======== 展示材料 ========

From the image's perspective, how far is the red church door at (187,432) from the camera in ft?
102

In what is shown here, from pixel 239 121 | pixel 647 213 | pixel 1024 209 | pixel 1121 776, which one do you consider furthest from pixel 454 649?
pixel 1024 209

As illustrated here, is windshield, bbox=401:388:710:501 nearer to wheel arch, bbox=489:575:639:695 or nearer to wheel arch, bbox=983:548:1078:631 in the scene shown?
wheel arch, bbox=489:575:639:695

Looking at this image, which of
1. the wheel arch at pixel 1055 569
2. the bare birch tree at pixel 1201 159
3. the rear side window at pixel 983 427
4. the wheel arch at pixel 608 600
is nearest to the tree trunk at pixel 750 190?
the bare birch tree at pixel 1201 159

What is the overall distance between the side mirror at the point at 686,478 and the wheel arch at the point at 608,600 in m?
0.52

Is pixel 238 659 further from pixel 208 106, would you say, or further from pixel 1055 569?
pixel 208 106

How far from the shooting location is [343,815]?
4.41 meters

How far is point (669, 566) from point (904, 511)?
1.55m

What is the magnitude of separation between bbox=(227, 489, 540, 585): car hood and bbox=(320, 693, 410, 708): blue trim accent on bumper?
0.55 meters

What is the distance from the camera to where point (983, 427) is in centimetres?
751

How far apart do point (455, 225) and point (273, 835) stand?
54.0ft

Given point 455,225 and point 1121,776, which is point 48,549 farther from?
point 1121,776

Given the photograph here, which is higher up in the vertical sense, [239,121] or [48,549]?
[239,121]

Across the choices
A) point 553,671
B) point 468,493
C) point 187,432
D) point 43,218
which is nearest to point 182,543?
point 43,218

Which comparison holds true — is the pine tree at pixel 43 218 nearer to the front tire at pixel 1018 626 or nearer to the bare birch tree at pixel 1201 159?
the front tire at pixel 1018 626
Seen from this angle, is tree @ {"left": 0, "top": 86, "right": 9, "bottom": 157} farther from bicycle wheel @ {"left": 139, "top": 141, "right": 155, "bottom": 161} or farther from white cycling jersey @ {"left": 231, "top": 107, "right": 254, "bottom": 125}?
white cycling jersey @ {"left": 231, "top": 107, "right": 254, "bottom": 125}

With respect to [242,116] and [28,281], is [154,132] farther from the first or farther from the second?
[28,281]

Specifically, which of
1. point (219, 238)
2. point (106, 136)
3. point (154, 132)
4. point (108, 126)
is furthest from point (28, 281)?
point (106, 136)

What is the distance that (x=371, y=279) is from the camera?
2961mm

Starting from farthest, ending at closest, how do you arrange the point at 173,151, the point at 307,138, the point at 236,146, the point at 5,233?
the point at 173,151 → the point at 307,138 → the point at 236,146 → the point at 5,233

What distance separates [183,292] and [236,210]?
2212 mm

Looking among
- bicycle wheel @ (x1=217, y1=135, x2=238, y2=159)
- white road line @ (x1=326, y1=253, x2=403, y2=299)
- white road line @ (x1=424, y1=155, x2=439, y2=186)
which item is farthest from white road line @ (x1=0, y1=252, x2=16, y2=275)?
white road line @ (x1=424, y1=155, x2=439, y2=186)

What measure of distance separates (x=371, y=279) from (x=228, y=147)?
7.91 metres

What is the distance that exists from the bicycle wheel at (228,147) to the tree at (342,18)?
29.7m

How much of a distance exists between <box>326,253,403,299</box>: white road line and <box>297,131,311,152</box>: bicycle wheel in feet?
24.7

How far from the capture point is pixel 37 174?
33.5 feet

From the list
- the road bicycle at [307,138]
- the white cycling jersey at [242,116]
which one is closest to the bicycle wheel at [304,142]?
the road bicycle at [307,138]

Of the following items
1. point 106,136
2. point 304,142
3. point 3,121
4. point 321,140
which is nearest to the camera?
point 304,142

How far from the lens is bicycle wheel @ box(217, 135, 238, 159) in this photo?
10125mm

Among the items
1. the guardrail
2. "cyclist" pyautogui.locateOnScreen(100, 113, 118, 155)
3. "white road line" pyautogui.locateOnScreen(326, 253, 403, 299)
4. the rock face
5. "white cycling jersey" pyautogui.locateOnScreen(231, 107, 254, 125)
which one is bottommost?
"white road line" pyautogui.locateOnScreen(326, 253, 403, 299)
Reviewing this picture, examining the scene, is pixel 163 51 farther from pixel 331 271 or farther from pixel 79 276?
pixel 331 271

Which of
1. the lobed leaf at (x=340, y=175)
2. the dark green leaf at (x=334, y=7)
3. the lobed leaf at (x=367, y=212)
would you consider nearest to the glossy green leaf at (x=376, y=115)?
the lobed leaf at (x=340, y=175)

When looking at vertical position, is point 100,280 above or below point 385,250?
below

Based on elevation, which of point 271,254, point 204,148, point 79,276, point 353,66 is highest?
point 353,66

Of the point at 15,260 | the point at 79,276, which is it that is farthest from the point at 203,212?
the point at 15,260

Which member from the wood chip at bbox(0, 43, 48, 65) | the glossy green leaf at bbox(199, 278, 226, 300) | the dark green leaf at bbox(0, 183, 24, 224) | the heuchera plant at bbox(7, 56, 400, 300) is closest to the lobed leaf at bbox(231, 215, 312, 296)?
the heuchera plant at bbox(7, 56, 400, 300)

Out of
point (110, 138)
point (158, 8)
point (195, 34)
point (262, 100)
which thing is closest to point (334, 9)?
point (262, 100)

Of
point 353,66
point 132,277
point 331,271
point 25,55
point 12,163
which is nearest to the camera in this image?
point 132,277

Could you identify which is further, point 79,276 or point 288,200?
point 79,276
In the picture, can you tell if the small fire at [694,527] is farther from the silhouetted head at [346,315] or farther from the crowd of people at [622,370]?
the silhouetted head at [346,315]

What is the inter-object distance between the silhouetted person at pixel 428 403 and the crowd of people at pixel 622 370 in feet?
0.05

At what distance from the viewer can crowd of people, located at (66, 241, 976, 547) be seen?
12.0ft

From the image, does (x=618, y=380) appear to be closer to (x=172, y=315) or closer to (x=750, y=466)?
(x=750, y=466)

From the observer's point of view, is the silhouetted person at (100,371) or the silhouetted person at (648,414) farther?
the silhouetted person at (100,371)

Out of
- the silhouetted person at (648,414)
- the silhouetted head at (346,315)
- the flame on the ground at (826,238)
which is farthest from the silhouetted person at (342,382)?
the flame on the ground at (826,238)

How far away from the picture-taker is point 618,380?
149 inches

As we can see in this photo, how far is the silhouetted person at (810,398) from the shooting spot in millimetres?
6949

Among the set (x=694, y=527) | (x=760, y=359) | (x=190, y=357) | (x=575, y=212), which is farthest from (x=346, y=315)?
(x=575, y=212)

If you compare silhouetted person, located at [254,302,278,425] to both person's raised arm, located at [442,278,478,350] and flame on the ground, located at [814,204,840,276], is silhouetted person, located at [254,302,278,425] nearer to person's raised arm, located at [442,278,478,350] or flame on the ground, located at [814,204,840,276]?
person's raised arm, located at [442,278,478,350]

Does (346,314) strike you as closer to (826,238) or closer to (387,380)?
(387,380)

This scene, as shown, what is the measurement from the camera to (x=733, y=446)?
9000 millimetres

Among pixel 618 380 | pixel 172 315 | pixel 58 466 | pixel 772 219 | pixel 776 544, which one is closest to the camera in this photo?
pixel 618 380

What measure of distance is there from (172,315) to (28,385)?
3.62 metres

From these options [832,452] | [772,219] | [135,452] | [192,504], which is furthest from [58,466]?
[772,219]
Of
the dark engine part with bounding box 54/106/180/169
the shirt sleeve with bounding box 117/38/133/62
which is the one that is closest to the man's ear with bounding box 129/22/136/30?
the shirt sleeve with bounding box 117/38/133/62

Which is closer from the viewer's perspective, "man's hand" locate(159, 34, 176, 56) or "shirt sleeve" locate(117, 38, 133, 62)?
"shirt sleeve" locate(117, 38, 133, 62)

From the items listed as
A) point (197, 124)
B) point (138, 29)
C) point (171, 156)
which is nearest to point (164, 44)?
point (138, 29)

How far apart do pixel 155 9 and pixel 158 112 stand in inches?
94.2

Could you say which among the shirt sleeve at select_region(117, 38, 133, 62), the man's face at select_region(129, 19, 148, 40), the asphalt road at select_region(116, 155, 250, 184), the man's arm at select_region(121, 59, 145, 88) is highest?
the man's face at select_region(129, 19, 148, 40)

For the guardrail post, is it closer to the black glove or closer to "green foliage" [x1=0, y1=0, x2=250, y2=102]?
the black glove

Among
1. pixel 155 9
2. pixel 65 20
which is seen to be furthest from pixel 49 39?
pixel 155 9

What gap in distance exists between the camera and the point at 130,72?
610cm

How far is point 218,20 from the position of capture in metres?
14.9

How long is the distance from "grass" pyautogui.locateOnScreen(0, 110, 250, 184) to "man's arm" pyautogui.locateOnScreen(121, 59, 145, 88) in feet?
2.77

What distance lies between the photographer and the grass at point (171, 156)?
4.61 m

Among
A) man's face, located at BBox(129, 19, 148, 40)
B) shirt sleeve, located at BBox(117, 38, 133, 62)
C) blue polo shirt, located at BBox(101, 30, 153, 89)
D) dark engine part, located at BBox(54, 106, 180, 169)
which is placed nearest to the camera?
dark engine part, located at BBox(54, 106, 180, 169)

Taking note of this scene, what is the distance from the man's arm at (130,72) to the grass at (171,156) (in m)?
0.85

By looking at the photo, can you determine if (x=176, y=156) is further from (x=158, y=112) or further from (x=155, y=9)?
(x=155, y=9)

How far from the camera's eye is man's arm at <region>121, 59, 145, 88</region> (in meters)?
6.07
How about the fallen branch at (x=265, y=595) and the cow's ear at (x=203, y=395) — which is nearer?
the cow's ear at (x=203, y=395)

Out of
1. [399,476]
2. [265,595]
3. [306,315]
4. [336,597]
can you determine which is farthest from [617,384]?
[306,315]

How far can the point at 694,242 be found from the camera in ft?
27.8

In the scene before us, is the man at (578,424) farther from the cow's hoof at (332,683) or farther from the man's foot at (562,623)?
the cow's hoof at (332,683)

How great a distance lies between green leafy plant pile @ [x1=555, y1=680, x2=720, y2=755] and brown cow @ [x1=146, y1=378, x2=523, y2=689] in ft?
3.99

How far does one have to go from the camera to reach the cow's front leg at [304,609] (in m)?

========

● 练习: 逐字输出数据集摘录中从含有“How far can”的那一行起、到全部条目结尾为止的各行，首尾两端都包括在内。

● 正确输出:
How far can the point at 694,242 be found from the camera in ft?
27.8

In the scene before us, is the man at (578,424) farther from the cow's hoof at (332,683) or farther from the man's foot at (562,623)?
the cow's hoof at (332,683)

How great a distance lies between green leafy plant pile @ [x1=555, y1=680, x2=720, y2=755] and brown cow @ [x1=146, y1=378, x2=523, y2=689] in ft?
3.99

How far does one have to go from the camera to reach the cow's front leg at [304,609] (in m)?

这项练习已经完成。